▶ **TEXT PROVIDED**:
--*--

Pot Planet: Adventures in Global Marijuana Culture
- Author: Brian Preston
- Language: English
- Subject: Cannabis, cannabis tourism, drug policy
- Genre: Nonfiction
- Publisher: Grove Press
- Publication date: May 22, 2002
- Pages: 304
- ISBN: 0802138977 Hardcover, 1st ed.
- OCLC: 937631687
- Website: groveatlantic.com/book/pot-planet/

= Pot Planet =

2002 non-fiction book by Brian Preston

Pot Planet: Adventures in Global Marijuana Culture is a 2002 non-fiction book about cannabis, cannabis tourism, and drug policy by Canadian author Brian Preston.

It sold 30,000 copies in England, and was translated into Spanish, Hungarian, and Japanese.

--*--

[Saved data entries]
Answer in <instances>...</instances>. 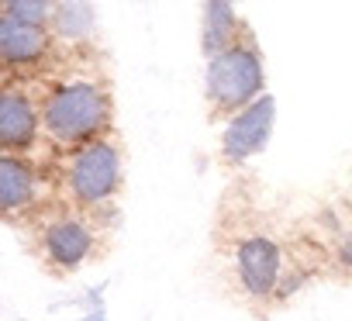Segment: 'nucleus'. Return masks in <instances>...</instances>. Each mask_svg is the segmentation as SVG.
<instances>
[{
	"instance_id": "4",
	"label": "nucleus",
	"mask_w": 352,
	"mask_h": 321,
	"mask_svg": "<svg viewBox=\"0 0 352 321\" xmlns=\"http://www.w3.org/2000/svg\"><path fill=\"white\" fill-rule=\"evenodd\" d=\"M235 269L249 297L266 300L280 283V245L266 235H249L235 249Z\"/></svg>"
},
{
	"instance_id": "8",
	"label": "nucleus",
	"mask_w": 352,
	"mask_h": 321,
	"mask_svg": "<svg viewBox=\"0 0 352 321\" xmlns=\"http://www.w3.org/2000/svg\"><path fill=\"white\" fill-rule=\"evenodd\" d=\"M35 135V107L21 93H4L0 97V142L8 148L28 145Z\"/></svg>"
},
{
	"instance_id": "12",
	"label": "nucleus",
	"mask_w": 352,
	"mask_h": 321,
	"mask_svg": "<svg viewBox=\"0 0 352 321\" xmlns=\"http://www.w3.org/2000/svg\"><path fill=\"white\" fill-rule=\"evenodd\" d=\"M52 11V0H8V18L25 21V25H38L49 18Z\"/></svg>"
},
{
	"instance_id": "6",
	"label": "nucleus",
	"mask_w": 352,
	"mask_h": 321,
	"mask_svg": "<svg viewBox=\"0 0 352 321\" xmlns=\"http://www.w3.org/2000/svg\"><path fill=\"white\" fill-rule=\"evenodd\" d=\"M42 249H45V256H49L52 266L73 269V266H80V263L90 256L94 235H90V228H87L83 221H76V218H59V221H52V225L45 228Z\"/></svg>"
},
{
	"instance_id": "3",
	"label": "nucleus",
	"mask_w": 352,
	"mask_h": 321,
	"mask_svg": "<svg viewBox=\"0 0 352 321\" xmlns=\"http://www.w3.org/2000/svg\"><path fill=\"white\" fill-rule=\"evenodd\" d=\"M121 177L118 148L107 142H90L69 166V190L83 204H104L114 197Z\"/></svg>"
},
{
	"instance_id": "9",
	"label": "nucleus",
	"mask_w": 352,
	"mask_h": 321,
	"mask_svg": "<svg viewBox=\"0 0 352 321\" xmlns=\"http://www.w3.org/2000/svg\"><path fill=\"white\" fill-rule=\"evenodd\" d=\"M32 190H35V177L21 159L14 155L0 159V208H4L8 218L32 201Z\"/></svg>"
},
{
	"instance_id": "1",
	"label": "nucleus",
	"mask_w": 352,
	"mask_h": 321,
	"mask_svg": "<svg viewBox=\"0 0 352 321\" xmlns=\"http://www.w3.org/2000/svg\"><path fill=\"white\" fill-rule=\"evenodd\" d=\"M107 121V104L97 87L69 83L59 87L45 104V128L56 142H83Z\"/></svg>"
},
{
	"instance_id": "11",
	"label": "nucleus",
	"mask_w": 352,
	"mask_h": 321,
	"mask_svg": "<svg viewBox=\"0 0 352 321\" xmlns=\"http://www.w3.org/2000/svg\"><path fill=\"white\" fill-rule=\"evenodd\" d=\"M56 21H59V35L83 38L94 25V11H90L87 0H66V4L59 8V14H56Z\"/></svg>"
},
{
	"instance_id": "7",
	"label": "nucleus",
	"mask_w": 352,
	"mask_h": 321,
	"mask_svg": "<svg viewBox=\"0 0 352 321\" xmlns=\"http://www.w3.org/2000/svg\"><path fill=\"white\" fill-rule=\"evenodd\" d=\"M45 52V35L38 25H25L14 18L0 21V56L4 63H28Z\"/></svg>"
},
{
	"instance_id": "5",
	"label": "nucleus",
	"mask_w": 352,
	"mask_h": 321,
	"mask_svg": "<svg viewBox=\"0 0 352 321\" xmlns=\"http://www.w3.org/2000/svg\"><path fill=\"white\" fill-rule=\"evenodd\" d=\"M273 114H276V100L273 97H259L256 104H249L228 128H225V155L232 163H245L249 155L263 152L273 131Z\"/></svg>"
},
{
	"instance_id": "14",
	"label": "nucleus",
	"mask_w": 352,
	"mask_h": 321,
	"mask_svg": "<svg viewBox=\"0 0 352 321\" xmlns=\"http://www.w3.org/2000/svg\"><path fill=\"white\" fill-rule=\"evenodd\" d=\"M80 321H104V304H97V307H90V314H83Z\"/></svg>"
},
{
	"instance_id": "10",
	"label": "nucleus",
	"mask_w": 352,
	"mask_h": 321,
	"mask_svg": "<svg viewBox=\"0 0 352 321\" xmlns=\"http://www.w3.org/2000/svg\"><path fill=\"white\" fill-rule=\"evenodd\" d=\"M232 28H235L232 0H208V8H204V52L208 56L225 52L232 42Z\"/></svg>"
},
{
	"instance_id": "13",
	"label": "nucleus",
	"mask_w": 352,
	"mask_h": 321,
	"mask_svg": "<svg viewBox=\"0 0 352 321\" xmlns=\"http://www.w3.org/2000/svg\"><path fill=\"white\" fill-rule=\"evenodd\" d=\"M338 263H342L345 269H352V232H345L342 242H338Z\"/></svg>"
},
{
	"instance_id": "2",
	"label": "nucleus",
	"mask_w": 352,
	"mask_h": 321,
	"mask_svg": "<svg viewBox=\"0 0 352 321\" xmlns=\"http://www.w3.org/2000/svg\"><path fill=\"white\" fill-rule=\"evenodd\" d=\"M263 87V66L252 49L228 45L208 66V97L221 107H242Z\"/></svg>"
}]
</instances>
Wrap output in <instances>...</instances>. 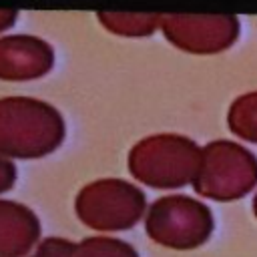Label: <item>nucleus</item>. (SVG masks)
I'll list each match as a JSON object with an SVG mask.
<instances>
[{
    "label": "nucleus",
    "instance_id": "nucleus-1",
    "mask_svg": "<svg viewBox=\"0 0 257 257\" xmlns=\"http://www.w3.org/2000/svg\"><path fill=\"white\" fill-rule=\"evenodd\" d=\"M66 124L56 106L32 96L0 98V155L10 159H40L56 151Z\"/></svg>",
    "mask_w": 257,
    "mask_h": 257
},
{
    "label": "nucleus",
    "instance_id": "nucleus-2",
    "mask_svg": "<svg viewBox=\"0 0 257 257\" xmlns=\"http://www.w3.org/2000/svg\"><path fill=\"white\" fill-rule=\"evenodd\" d=\"M199 145L175 133L149 135L128 151V173L153 189H179L195 181L201 165Z\"/></svg>",
    "mask_w": 257,
    "mask_h": 257
},
{
    "label": "nucleus",
    "instance_id": "nucleus-3",
    "mask_svg": "<svg viewBox=\"0 0 257 257\" xmlns=\"http://www.w3.org/2000/svg\"><path fill=\"white\" fill-rule=\"evenodd\" d=\"M257 185V157L233 141H211L201 151L193 189L213 201H237Z\"/></svg>",
    "mask_w": 257,
    "mask_h": 257
},
{
    "label": "nucleus",
    "instance_id": "nucleus-4",
    "mask_svg": "<svg viewBox=\"0 0 257 257\" xmlns=\"http://www.w3.org/2000/svg\"><path fill=\"white\" fill-rule=\"evenodd\" d=\"M215 221L201 201L187 195H165L157 199L145 215L147 235L169 249L189 251L209 241Z\"/></svg>",
    "mask_w": 257,
    "mask_h": 257
},
{
    "label": "nucleus",
    "instance_id": "nucleus-5",
    "mask_svg": "<svg viewBox=\"0 0 257 257\" xmlns=\"http://www.w3.org/2000/svg\"><path fill=\"white\" fill-rule=\"evenodd\" d=\"M145 209V193L137 185L112 177L84 185L74 199V211L80 223L96 231L131 229L141 221Z\"/></svg>",
    "mask_w": 257,
    "mask_h": 257
},
{
    "label": "nucleus",
    "instance_id": "nucleus-6",
    "mask_svg": "<svg viewBox=\"0 0 257 257\" xmlns=\"http://www.w3.org/2000/svg\"><path fill=\"white\" fill-rule=\"evenodd\" d=\"M165 38L193 54H215L239 36V20L231 14H163Z\"/></svg>",
    "mask_w": 257,
    "mask_h": 257
},
{
    "label": "nucleus",
    "instance_id": "nucleus-7",
    "mask_svg": "<svg viewBox=\"0 0 257 257\" xmlns=\"http://www.w3.org/2000/svg\"><path fill=\"white\" fill-rule=\"evenodd\" d=\"M54 64L52 46L32 34L0 36V80H32Z\"/></svg>",
    "mask_w": 257,
    "mask_h": 257
},
{
    "label": "nucleus",
    "instance_id": "nucleus-8",
    "mask_svg": "<svg viewBox=\"0 0 257 257\" xmlns=\"http://www.w3.org/2000/svg\"><path fill=\"white\" fill-rule=\"evenodd\" d=\"M40 237L36 213L10 199H0V257H24Z\"/></svg>",
    "mask_w": 257,
    "mask_h": 257
},
{
    "label": "nucleus",
    "instance_id": "nucleus-9",
    "mask_svg": "<svg viewBox=\"0 0 257 257\" xmlns=\"http://www.w3.org/2000/svg\"><path fill=\"white\" fill-rule=\"evenodd\" d=\"M98 22L120 36H147L153 34L155 28L161 26L163 14H151V12H96Z\"/></svg>",
    "mask_w": 257,
    "mask_h": 257
},
{
    "label": "nucleus",
    "instance_id": "nucleus-10",
    "mask_svg": "<svg viewBox=\"0 0 257 257\" xmlns=\"http://www.w3.org/2000/svg\"><path fill=\"white\" fill-rule=\"evenodd\" d=\"M227 122L239 139L257 145V90L243 92L231 102Z\"/></svg>",
    "mask_w": 257,
    "mask_h": 257
},
{
    "label": "nucleus",
    "instance_id": "nucleus-11",
    "mask_svg": "<svg viewBox=\"0 0 257 257\" xmlns=\"http://www.w3.org/2000/svg\"><path fill=\"white\" fill-rule=\"evenodd\" d=\"M72 257H139L133 245L114 237H86L76 243Z\"/></svg>",
    "mask_w": 257,
    "mask_h": 257
},
{
    "label": "nucleus",
    "instance_id": "nucleus-12",
    "mask_svg": "<svg viewBox=\"0 0 257 257\" xmlns=\"http://www.w3.org/2000/svg\"><path fill=\"white\" fill-rule=\"evenodd\" d=\"M76 243L62 237H48L38 243L36 251L30 257H72Z\"/></svg>",
    "mask_w": 257,
    "mask_h": 257
},
{
    "label": "nucleus",
    "instance_id": "nucleus-13",
    "mask_svg": "<svg viewBox=\"0 0 257 257\" xmlns=\"http://www.w3.org/2000/svg\"><path fill=\"white\" fill-rule=\"evenodd\" d=\"M14 183H16V167L12 161H8L0 155V193L12 189Z\"/></svg>",
    "mask_w": 257,
    "mask_h": 257
},
{
    "label": "nucleus",
    "instance_id": "nucleus-14",
    "mask_svg": "<svg viewBox=\"0 0 257 257\" xmlns=\"http://www.w3.org/2000/svg\"><path fill=\"white\" fill-rule=\"evenodd\" d=\"M16 16H18V12L14 8H0V32L10 28L14 24Z\"/></svg>",
    "mask_w": 257,
    "mask_h": 257
},
{
    "label": "nucleus",
    "instance_id": "nucleus-15",
    "mask_svg": "<svg viewBox=\"0 0 257 257\" xmlns=\"http://www.w3.org/2000/svg\"><path fill=\"white\" fill-rule=\"evenodd\" d=\"M253 213H255V217H257V195H255V199H253Z\"/></svg>",
    "mask_w": 257,
    "mask_h": 257
}]
</instances>
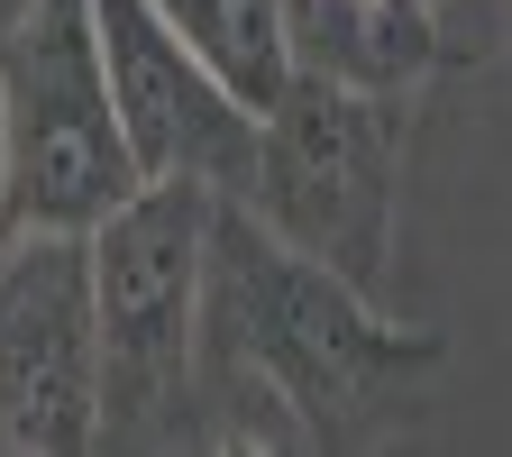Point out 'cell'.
<instances>
[{
  "mask_svg": "<svg viewBox=\"0 0 512 457\" xmlns=\"http://www.w3.org/2000/svg\"><path fill=\"white\" fill-rule=\"evenodd\" d=\"M439 366L448 339L430 320H394L339 266L284 247L247 202H211L183 448H357Z\"/></svg>",
  "mask_w": 512,
  "mask_h": 457,
  "instance_id": "cell-1",
  "label": "cell"
},
{
  "mask_svg": "<svg viewBox=\"0 0 512 457\" xmlns=\"http://www.w3.org/2000/svg\"><path fill=\"white\" fill-rule=\"evenodd\" d=\"M403 174H412V92H348L293 74L256 110V174L238 202L284 247L339 266L384 302L403 247Z\"/></svg>",
  "mask_w": 512,
  "mask_h": 457,
  "instance_id": "cell-2",
  "label": "cell"
},
{
  "mask_svg": "<svg viewBox=\"0 0 512 457\" xmlns=\"http://www.w3.org/2000/svg\"><path fill=\"white\" fill-rule=\"evenodd\" d=\"M138 183L147 174L110 101L92 0H19L0 28V238L10 229L92 238Z\"/></svg>",
  "mask_w": 512,
  "mask_h": 457,
  "instance_id": "cell-3",
  "label": "cell"
},
{
  "mask_svg": "<svg viewBox=\"0 0 512 457\" xmlns=\"http://www.w3.org/2000/svg\"><path fill=\"white\" fill-rule=\"evenodd\" d=\"M202 183H138L92 229V311H101V448H183L192 439V339H202Z\"/></svg>",
  "mask_w": 512,
  "mask_h": 457,
  "instance_id": "cell-4",
  "label": "cell"
},
{
  "mask_svg": "<svg viewBox=\"0 0 512 457\" xmlns=\"http://www.w3.org/2000/svg\"><path fill=\"white\" fill-rule=\"evenodd\" d=\"M101 448V311L92 238L10 229L0 238V457Z\"/></svg>",
  "mask_w": 512,
  "mask_h": 457,
  "instance_id": "cell-5",
  "label": "cell"
},
{
  "mask_svg": "<svg viewBox=\"0 0 512 457\" xmlns=\"http://www.w3.org/2000/svg\"><path fill=\"white\" fill-rule=\"evenodd\" d=\"M101 55H110V101L128 128V156L147 183H202L238 202L256 174V110L192 55L156 0H92Z\"/></svg>",
  "mask_w": 512,
  "mask_h": 457,
  "instance_id": "cell-6",
  "label": "cell"
},
{
  "mask_svg": "<svg viewBox=\"0 0 512 457\" xmlns=\"http://www.w3.org/2000/svg\"><path fill=\"white\" fill-rule=\"evenodd\" d=\"M293 74L348 83V92H412L439 74V0H284Z\"/></svg>",
  "mask_w": 512,
  "mask_h": 457,
  "instance_id": "cell-7",
  "label": "cell"
},
{
  "mask_svg": "<svg viewBox=\"0 0 512 457\" xmlns=\"http://www.w3.org/2000/svg\"><path fill=\"white\" fill-rule=\"evenodd\" d=\"M165 28L211 64V74L247 101L266 110L284 83H293V37H284V0H156Z\"/></svg>",
  "mask_w": 512,
  "mask_h": 457,
  "instance_id": "cell-8",
  "label": "cell"
}]
</instances>
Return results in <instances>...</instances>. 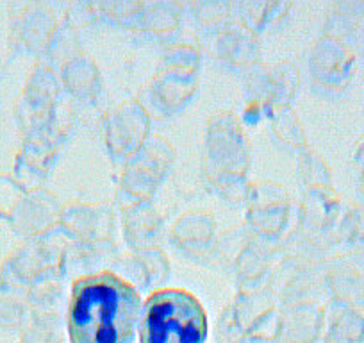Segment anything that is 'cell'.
<instances>
[{
  "instance_id": "obj_1",
  "label": "cell",
  "mask_w": 364,
  "mask_h": 343,
  "mask_svg": "<svg viewBox=\"0 0 364 343\" xmlns=\"http://www.w3.org/2000/svg\"><path fill=\"white\" fill-rule=\"evenodd\" d=\"M134 286L113 272L82 275L73 283L68 304L72 343H131L141 317Z\"/></svg>"
},
{
  "instance_id": "obj_2",
  "label": "cell",
  "mask_w": 364,
  "mask_h": 343,
  "mask_svg": "<svg viewBox=\"0 0 364 343\" xmlns=\"http://www.w3.org/2000/svg\"><path fill=\"white\" fill-rule=\"evenodd\" d=\"M138 329L141 343H204L208 317L190 292L164 288L145 300Z\"/></svg>"
}]
</instances>
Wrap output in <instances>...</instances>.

--*--

▶ **REQUIRED TASK 1**:
Reproduce the section of the Pot Planet entry that starts at "- OCLC: 937631687" and ends at "author Brian Preston.".
▶ **REQUIRED TASK 2**:
According to the Pot Planet entry, into which languages was the book translated?

▶ **TASK RESULT 1**:
- OCLC: 937631687
- Website: groveatlantic.com/book/pot-planet/

= Pot Planet =

2002 non-fiction book by Brian Preston

Pot Planet: Adventures in Global Marijuana Culture is a 2002 non-fiction book about cannabis, cannabis tourism, and drug policy by Canadian author Brian Preston.

▶ **TASK RESULT 2**:
Spanish, Hungarian, and Japanese.